I know you don't like my 9v down to 3.3v solution but from a power usage stand point it is out preforming the battery boost solution (if I keep the boost circuit on all the time). Yes I get more capacity out of two AA batteries compared to a 9v battery but it is about a wash with the extra current required for the boost circuit.
I see Tony is suggesting I do the same thing your suggesting. Let me ask this. When the propeller is running on the internal RC slow clock (~20kHz) will it continue to run reliably with say 1.4v VDD? If so I think I'm starting to get what you guys are suggesting. As part of my wake-up process I could pull a pin low wake up the boost circuit and then once I have stable 3.3v VDD switch back out to external crystal and rock on.
http://forums.parallax.com/showthread.php/129731-Prop-Limbo!-how-low-(power-voltage)-can-it-go!?highlight=limbo
If the eeprom needs 2v+, I would use 1M pull-up on enable so boost is on be default incase Prop have reset itself.
Read the fine print of the data sheet. Quescent current on boost converters is often specified as an equivalent load on the output. So for 2.5v input and 3.3v output, 100uA at the battery matches up with the datasheet 70uA equivalent load side current.

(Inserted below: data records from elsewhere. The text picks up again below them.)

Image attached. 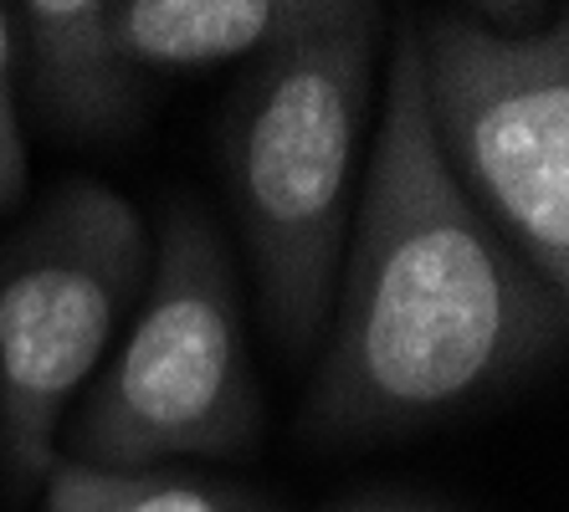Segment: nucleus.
<instances>
[{
  "instance_id": "4",
  "label": "nucleus",
  "mask_w": 569,
  "mask_h": 512,
  "mask_svg": "<svg viewBox=\"0 0 569 512\" xmlns=\"http://www.w3.org/2000/svg\"><path fill=\"white\" fill-rule=\"evenodd\" d=\"M426 123L451 180L569 298V21L503 31L472 11L416 21Z\"/></svg>"
},
{
  "instance_id": "2",
  "label": "nucleus",
  "mask_w": 569,
  "mask_h": 512,
  "mask_svg": "<svg viewBox=\"0 0 569 512\" xmlns=\"http://www.w3.org/2000/svg\"><path fill=\"white\" fill-rule=\"evenodd\" d=\"M380 37V6L318 0L313 21L257 57L237 88L226 129L231 205L262 313L288 354H308L329 323Z\"/></svg>"
},
{
  "instance_id": "8",
  "label": "nucleus",
  "mask_w": 569,
  "mask_h": 512,
  "mask_svg": "<svg viewBox=\"0 0 569 512\" xmlns=\"http://www.w3.org/2000/svg\"><path fill=\"white\" fill-rule=\"evenodd\" d=\"M41 512H237L221 492L170 472H93L57 461Z\"/></svg>"
},
{
  "instance_id": "10",
  "label": "nucleus",
  "mask_w": 569,
  "mask_h": 512,
  "mask_svg": "<svg viewBox=\"0 0 569 512\" xmlns=\"http://www.w3.org/2000/svg\"><path fill=\"white\" fill-rule=\"evenodd\" d=\"M345 512H441L431 502H411V498H375V502H355Z\"/></svg>"
},
{
  "instance_id": "1",
  "label": "nucleus",
  "mask_w": 569,
  "mask_h": 512,
  "mask_svg": "<svg viewBox=\"0 0 569 512\" xmlns=\"http://www.w3.org/2000/svg\"><path fill=\"white\" fill-rule=\"evenodd\" d=\"M329 313L308 390V431L323 441L416 431L477 405L539 364L565 329V302L437 154L411 16L390 52Z\"/></svg>"
},
{
  "instance_id": "6",
  "label": "nucleus",
  "mask_w": 569,
  "mask_h": 512,
  "mask_svg": "<svg viewBox=\"0 0 569 512\" xmlns=\"http://www.w3.org/2000/svg\"><path fill=\"white\" fill-rule=\"evenodd\" d=\"M16 27L27 31L37 103L57 129L113 133L129 123L144 78L119 52L108 0H31Z\"/></svg>"
},
{
  "instance_id": "5",
  "label": "nucleus",
  "mask_w": 569,
  "mask_h": 512,
  "mask_svg": "<svg viewBox=\"0 0 569 512\" xmlns=\"http://www.w3.org/2000/svg\"><path fill=\"white\" fill-rule=\"evenodd\" d=\"M149 267L144 221L108 184H62L0 257V456L21 482L57 466V435L108 359Z\"/></svg>"
},
{
  "instance_id": "7",
  "label": "nucleus",
  "mask_w": 569,
  "mask_h": 512,
  "mask_svg": "<svg viewBox=\"0 0 569 512\" xmlns=\"http://www.w3.org/2000/svg\"><path fill=\"white\" fill-rule=\"evenodd\" d=\"M318 0H119L108 6L129 67L200 72L221 62H257L313 21Z\"/></svg>"
},
{
  "instance_id": "9",
  "label": "nucleus",
  "mask_w": 569,
  "mask_h": 512,
  "mask_svg": "<svg viewBox=\"0 0 569 512\" xmlns=\"http://www.w3.org/2000/svg\"><path fill=\"white\" fill-rule=\"evenodd\" d=\"M27 195V139L16 113V11L0 6V211Z\"/></svg>"
},
{
  "instance_id": "3",
  "label": "nucleus",
  "mask_w": 569,
  "mask_h": 512,
  "mask_svg": "<svg viewBox=\"0 0 569 512\" xmlns=\"http://www.w3.org/2000/svg\"><path fill=\"white\" fill-rule=\"evenodd\" d=\"M257 431L237 267L200 205L164 211L149 292L93 390L62 425L72 466L159 472V461L231 456Z\"/></svg>"
}]
</instances>
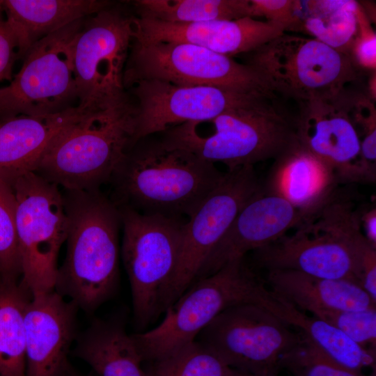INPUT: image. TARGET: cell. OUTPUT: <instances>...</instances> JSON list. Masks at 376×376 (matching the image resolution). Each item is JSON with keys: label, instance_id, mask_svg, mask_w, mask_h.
Returning a JSON list of instances; mask_svg holds the SVG:
<instances>
[{"label": "cell", "instance_id": "obj_1", "mask_svg": "<svg viewBox=\"0 0 376 376\" xmlns=\"http://www.w3.org/2000/svg\"><path fill=\"white\" fill-rule=\"evenodd\" d=\"M224 173L162 137L148 136L136 141L116 168L111 199L143 214L189 217Z\"/></svg>", "mask_w": 376, "mask_h": 376}, {"label": "cell", "instance_id": "obj_2", "mask_svg": "<svg viewBox=\"0 0 376 376\" xmlns=\"http://www.w3.org/2000/svg\"><path fill=\"white\" fill-rule=\"evenodd\" d=\"M62 194L68 221L67 249L54 290L91 312L110 297L118 283L120 213L100 190Z\"/></svg>", "mask_w": 376, "mask_h": 376}, {"label": "cell", "instance_id": "obj_3", "mask_svg": "<svg viewBox=\"0 0 376 376\" xmlns=\"http://www.w3.org/2000/svg\"><path fill=\"white\" fill-rule=\"evenodd\" d=\"M293 229L291 234L255 251L260 267L349 280L361 286L364 257L376 248L362 235L359 212L351 204L334 197Z\"/></svg>", "mask_w": 376, "mask_h": 376}, {"label": "cell", "instance_id": "obj_4", "mask_svg": "<svg viewBox=\"0 0 376 376\" xmlns=\"http://www.w3.org/2000/svg\"><path fill=\"white\" fill-rule=\"evenodd\" d=\"M269 99L235 107L215 118L173 127L163 132L167 142L228 170L276 159L296 142L295 127Z\"/></svg>", "mask_w": 376, "mask_h": 376}, {"label": "cell", "instance_id": "obj_5", "mask_svg": "<svg viewBox=\"0 0 376 376\" xmlns=\"http://www.w3.org/2000/svg\"><path fill=\"white\" fill-rule=\"evenodd\" d=\"M134 114L130 102L84 115L56 138L33 172L63 190H100L133 144Z\"/></svg>", "mask_w": 376, "mask_h": 376}, {"label": "cell", "instance_id": "obj_6", "mask_svg": "<svg viewBox=\"0 0 376 376\" xmlns=\"http://www.w3.org/2000/svg\"><path fill=\"white\" fill-rule=\"evenodd\" d=\"M272 295L244 258L237 259L196 280L166 309L158 325L132 336L143 362L152 361L194 341L226 309L242 304L266 307Z\"/></svg>", "mask_w": 376, "mask_h": 376}, {"label": "cell", "instance_id": "obj_7", "mask_svg": "<svg viewBox=\"0 0 376 376\" xmlns=\"http://www.w3.org/2000/svg\"><path fill=\"white\" fill-rule=\"evenodd\" d=\"M134 18L113 3L85 20L73 54L80 113L114 109L131 102L123 77Z\"/></svg>", "mask_w": 376, "mask_h": 376}, {"label": "cell", "instance_id": "obj_8", "mask_svg": "<svg viewBox=\"0 0 376 376\" xmlns=\"http://www.w3.org/2000/svg\"><path fill=\"white\" fill-rule=\"evenodd\" d=\"M250 54L247 64L274 92L299 102L338 95L358 79L349 55L311 37L283 33Z\"/></svg>", "mask_w": 376, "mask_h": 376}, {"label": "cell", "instance_id": "obj_9", "mask_svg": "<svg viewBox=\"0 0 376 376\" xmlns=\"http://www.w3.org/2000/svg\"><path fill=\"white\" fill-rule=\"evenodd\" d=\"M16 203L15 224L22 275L33 296L54 290L58 256L68 235L62 191L30 171L10 183Z\"/></svg>", "mask_w": 376, "mask_h": 376}, {"label": "cell", "instance_id": "obj_10", "mask_svg": "<svg viewBox=\"0 0 376 376\" xmlns=\"http://www.w3.org/2000/svg\"><path fill=\"white\" fill-rule=\"evenodd\" d=\"M148 79L215 86L269 98L274 93L253 67L232 57L187 42H142L132 39L124 72L125 87Z\"/></svg>", "mask_w": 376, "mask_h": 376}, {"label": "cell", "instance_id": "obj_11", "mask_svg": "<svg viewBox=\"0 0 376 376\" xmlns=\"http://www.w3.org/2000/svg\"><path fill=\"white\" fill-rule=\"evenodd\" d=\"M118 208L123 229L122 258L131 288L134 318L138 327H145L161 313V299L178 260L185 222L127 207Z\"/></svg>", "mask_w": 376, "mask_h": 376}, {"label": "cell", "instance_id": "obj_12", "mask_svg": "<svg viewBox=\"0 0 376 376\" xmlns=\"http://www.w3.org/2000/svg\"><path fill=\"white\" fill-rule=\"evenodd\" d=\"M85 20L67 25L29 49L13 79L0 87V118L53 115L75 107L74 47Z\"/></svg>", "mask_w": 376, "mask_h": 376}, {"label": "cell", "instance_id": "obj_13", "mask_svg": "<svg viewBox=\"0 0 376 376\" xmlns=\"http://www.w3.org/2000/svg\"><path fill=\"white\" fill-rule=\"evenodd\" d=\"M260 187L253 166L228 170L185 222L178 260L161 299L162 313L197 279L212 250Z\"/></svg>", "mask_w": 376, "mask_h": 376}, {"label": "cell", "instance_id": "obj_14", "mask_svg": "<svg viewBox=\"0 0 376 376\" xmlns=\"http://www.w3.org/2000/svg\"><path fill=\"white\" fill-rule=\"evenodd\" d=\"M265 306L242 304L217 315L197 336L230 366L251 376L278 370L281 357L302 340Z\"/></svg>", "mask_w": 376, "mask_h": 376}, {"label": "cell", "instance_id": "obj_15", "mask_svg": "<svg viewBox=\"0 0 376 376\" xmlns=\"http://www.w3.org/2000/svg\"><path fill=\"white\" fill-rule=\"evenodd\" d=\"M135 106L133 144L182 124L215 118L224 111L270 99L209 86H182L148 79L130 86Z\"/></svg>", "mask_w": 376, "mask_h": 376}, {"label": "cell", "instance_id": "obj_16", "mask_svg": "<svg viewBox=\"0 0 376 376\" xmlns=\"http://www.w3.org/2000/svg\"><path fill=\"white\" fill-rule=\"evenodd\" d=\"M354 97L345 92L300 102L295 125L297 143L336 172L340 183L362 182L360 136Z\"/></svg>", "mask_w": 376, "mask_h": 376}, {"label": "cell", "instance_id": "obj_17", "mask_svg": "<svg viewBox=\"0 0 376 376\" xmlns=\"http://www.w3.org/2000/svg\"><path fill=\"white\" fill-rule=\"evenodd\" d=\"M306 217L288 201L265 191L261 186L243 206L212 250L196 280L214 273L233 260L244 258L251 251L275 242Z\"/></svg>", "mask_w": 376, "mask_h": 376}, {"label": "cell", "instance_id": "obj_18", "mask_svg": "<svg viewBox=\"0 0 376 376\" xmlns=\"http://www.w3.org/2000/svg\"><path fill=\"white\" fill-rule=\"evenodd\" d=\"M134 24V40L187 42L229 57L253 52L286 30L283 24L250 17L187 24L135 17Z\"/></svg>", "mask_w": 376, "mask_h": 376}, {"label": "cell", "instance_id": "obj_19", "mask_svg": "<svg viewBox=\"0 0 376 376\" xmlns=\"http://www.w3.org/2000/svg\"><path fill=\"white\" fill-rule=\"evenodd\" d=\"M76 304L54 290L33 296L25 315V376H61L75 336Z\"/></svg>", "mask_w": 376, "mask_h": 376}, {"label": "cell", "instance_id": "obj_20", "mask_svg": "<svg viewBox=\"0 0 376 376\" xmlns=\"http://www.w3.org/2000/svg\"><path fill=\"white\" fill-rule=\"evenodd\" d=\"M84 115L75 107L53 115L0 118V176L10 183L34 171L56 138Z\"/></svg>", "mask_w": 376, "mask_h": 376}, {"label": "cell", "instance_id": "obj_21", "mask_svg": "<svg viewBox=\"0 0 376 376\" xmlns=\"http://www.w3.org/2000/svg\"><path fill=\"white\" fill-rule=\"evenodd\" d=\"M276 159L265 191L283 198L306 217L334 197L340 184L335 171L297 141Z\"/></svg>", "mask_w": 376, "mask_h": 376}, {"label": "cell", "instance_id": "obj_22", "mask_svg": "<svg viewBox=\"0 0 376 376\" xmlns=\"http://www.w3.org/2000/svg\"><path fill=\"white\" fill-rule=\"evenodd\" d=\"M113 3L106 0H2L6 23L23 58L38 40Z\"/></svg>", "mask_w": 376, "mask_h": 376}, {"label": "cell", "instance_id": "obj_23", "mask_svg": "<svg viewBox=\"0 0 376 376\" xmlns=\"http://www.w3.org/2000/svg\"><path fill=\"white\" fill-rule=\"evenodd\" d=\"M270 291L301 311H361L376 308L357 283L315 277L291 270L267 271Z\"/></svg>", "mask_w": 376, "mask_h": 376}, {"label": "cell", "instance_id": "obj_24", "mask_svg": "<svg viewBox=\"0 0 376 376\" xmlns=\"http://www.w3.org/2000/svg\"><path fill=\"white\" fill-rule=\"evenodd\" d=\"M75 354L97 376H146L132 336L120 322H94L79 338Z\"/></svg>", "mask_w": 376, "mask_h": 376}, {"label": "cell", "instance_id": "obj_25", "mask_svg": "<svg viewBox=\"0 0 376 376\" xmlns=\"http://www.w3.org/2000/svg\"><path fill=\"white\" fill-rule=\"evenodd\" d=\"M267 309L298 329L306 342L334 362L360 374L374 375L365 370L375 372L376 351L361 347L337 328L306 315L274 294Z\"/></svg>", "mask_w": 376, "mask_h": 376}, {"label": "cell", "instance_id": "obj_26", "mask_svg": "<svg viewBox=\"0 0 376 376\" xmlns=\"http://www.w3.org/2000/svg\"><path fill=\"white\" fill-rule=\"evenodd\" d=\"M359 8L353 0H295L292 19L286 31L304 32L350 56L359 31Z\"/></svg>", "mask_w": 376, "mask_h": 376}, {"label": "cell", "instance_id": "obj_27", "mask_svg": "<svg viewBox=\"0 0 376 376\" xmlns=\"http://www.w3.org/2000/svg\"><path fill=\"white\" fill-rule=\"evenodd\" d=\"M32 295L0 278V376H25V315Z\"/></svg>", "mask_w": 376, "mask_h": 376}, {"label": "cell", "instance_id": "obj_28", "mask_svg": "<svg viewBox=\"0 0 376 376\" xmlns=\"http://www.w3.org/2000/svg\"><path fill=\"white\" fill-rule=\"evenodd\" d=\"M133 4L137 17L168 23L249 17V0H136Z\"/></svg>", "mask_w": 376, "mask_h": 376}, {"label": "cell", "instance_id": "obj_29", "mask_svg": "<svg viewBox=\"0 0 376 376\" xmlns=\"http://www.w3.org/2000/svg\"><path fill=\"white\" fill-rule=\"evenodd\" d=\"M147 363L146 376H251L233 368L196 340Z\"/></svg>", "mask_w": 376, "mask_h": 376}, {"label": "cell", "instance_id": "obj_30", "mask_svg": "<svg viewBox=\"0 0 376 376\" xmlns=\"http://www.w3.org/2000/svg\"><path fill=\"white\" fill-rule=\"evenodd\" d=\"M15 197L9 182L0 176V278L18 282L22 275L15 224Z\"/></svg>", "mask_w": 376, "mask_h": 376}, {"label": "cell", "instance_id": "obj_31", "mask_svg": "<svg viewBox=\"0 0 376 376\" xmlns=\"http://www.w3.org/2000/svg\"><path fill=\"white\" fill-rule=\"evenodd\" d=\"M277 368L285 369L292 376H376L360 374L338 364L304 338L281 357Z\"/></svg>", "mask_w": 376, "mask_h": 376}, {"label": "cell", "instance_id": "obj_32", "mask_svg": "<svg viewBox=\"0 0 376 376\" xmlns=\"http://www.w3.org/2000/svg\"><path fill=\"white\" fill-rule=\"evenodd\" d=\"M311 313L337 328L361 347L375 351L376 308L361 311L317 310Z\"/></svg>", "mask_w": 376, "mask_h": 376}, {"label": "cell", "instance_id": "obj_33", "mask_svg": "<svg viewBox=\"0 0 376 376\" xmlns=\"http://www.w3.org/2000/svg\"><path fill=\"white\" fill-rule=\"evenodd\" d=\"M350 57L358 68L375 70L376 35L361 6L359 31L350 51Z\"/></svg>", "mask_w": 376, "mask_h": 376}, {"label": "cell", "instance_id": "obj_34", "mask_svg": "<svg viewBox=\"0 0 376 376\" xmlns=\"http://www.w3.org/2000/svg\"><path fill=\"white\" fill-rule=\"evenodd\" d=\"M295 7V0H249V17H263L267 21L290 24Z\"/></svg>", "mask_w": 376, "mask_h": 376}, {"label": "cell", "instance_id": "obj_35", "mask_svg": "<svg viewBox=\"0 0 376 376\" xmlns=\"http://www.w3.org/2000/svg\"><path fill=\"white\" fill-rule=\"evenodd\" d=\"M17 58L16 42L3 17L0 18V81L11 79L12 69Z\"/></svg>", "mask_w": 376, "mask_h": 376}, {"label": "cell", "instance_id": "obj_36", "mask_svg": "<svg viewBox=\"0 0 376 376\" xmlns=\"http://www.w3.org/2000/svg\"><path fill=\"white\" fill-rule=\"evenodd\" d=\"M359 227L365 238L376 248V208L373 207L359 213Z\"/></svg>", "mask_w": 376, "mask_h": 376}, {"label": "cell", "instance_id": "obj_37", "mask_svg": "<svg viewBox=\"0 0 376 376\" xmlns=\"http://www.w3.org/2000/svg\"><path fill=\"white\" fill-rule=\"evenodd\" d=\"M61 376H83L68 361Z\"/></svg>", "mask_w": 376, "mask_h": 376}, {"label": "cell", "instance_id": "obj_38", "mask_svg": "<svg viewBox=\"0 0 376 376\" xmlns=\"http://www.w3.org/2000/svg\"><path fill=\"white\" fill-rule=\"evenodd\" d=\"M3 17H4V14H3V10L2 0H0V18H2Z\"/></svg>", "mask_w": 376, "mask_h": 376}, {"label": "cell", "instance_id": "obj_39", "mask_svg": "<svg viewBox=\"0 0 376 376\" xmlns=\"http://www.w3.org/2000/svg\"><path fill=\"white\" fill-rule=\"evenodd\" d=\"M266 376H279V375L278 374V370H274V371L269 372V373L267 374Z\"/></svg>", "mask_w": 376, "mask_h": 376}]
</instances>
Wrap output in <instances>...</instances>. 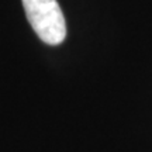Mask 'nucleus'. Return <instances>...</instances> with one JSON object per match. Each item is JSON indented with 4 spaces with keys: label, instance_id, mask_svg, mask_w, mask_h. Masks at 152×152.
I'll use <instances>...</instances> for the list:
<instances>
[{
    "label": "nucleus",
    "instance_id": "1",
    "mask_svg": "<svg viewBox=\"0 0 152 152\" xmlns=\"http://www.w3.org/2000/svg\"><path fill=\"white\" fill-rule=\"evenodd\" d=\"M28 23L39 39L58 45L66 37L65 17L56 0H21Z\"/></svg>",
    "mask_w": 152,
    "mask_h": 152
}]
</instances>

You can also drop the quiescent current of the boost regulator if you select a regulator with a "burst mode" where it switches in bursts at low loads.
I also agree that by-pass (or a by-pass diode) is a useful feature. Lets you shut down almost everything in the circuit and just use a few micro-amps to keep the prop running. AFIK, you can switch between RCSLOW and RCFAST with no delay. Further since the propeller boots above 1.4v, that means it will run at RCFAST above 1.4v as well.
Marty
Option 1:
- Use (2 AA Batteries) and a boost circuit when you can run the Propeller and supporting circuits directly off the battery during sleep periods. Make sure the boost circuit defaults to on (enabled pull high) so the prop can boot as the EEPROM voltage requirements are higher than the Propeller.
Option 2:
- Use (3 AA Batteries or more) and a liner regulator if a stable 3.3v for all supporting circuits is a requirement at all times even during sleep.
So my dilemma is I have to have at least 2.1v for the xBee that has to be powered 100% of the time. That means the circuit will stop working correctly down around 1.05v from each AA battery. Am I getting enough out of the AA batteries to make the voltage boost solution better than a 9v battery and my liner regulator?
Thanks!
Tony, I have been reading through TI TPS61291 spec sheet and in every reference design they show the battery directly connected to the Vin pin of the TPS61291 (no polarity reversal protection). Does the TPS61291 have polarity reversal built in? I can't find that it says that but the examples sure imply that it does. This chip looks perfect for what I need. Thanks.
They say to avoid pull-up in bypass/enable as even with a 1M it wastes 1.8uA, so look for a eeprom that works at 1.4V
http://www.ti.com/lit/ug/slvua29/slvua29.pdf
I think for this project I will still go with the 1M pull up as 1.8uA isn't going to kill me and I have other components besides the eeProm that need 3+v during boot. Once booted and the Prop completes IPL I will then put everything to sleep and pull the enable pin low putting the voltage boost into bypass mode.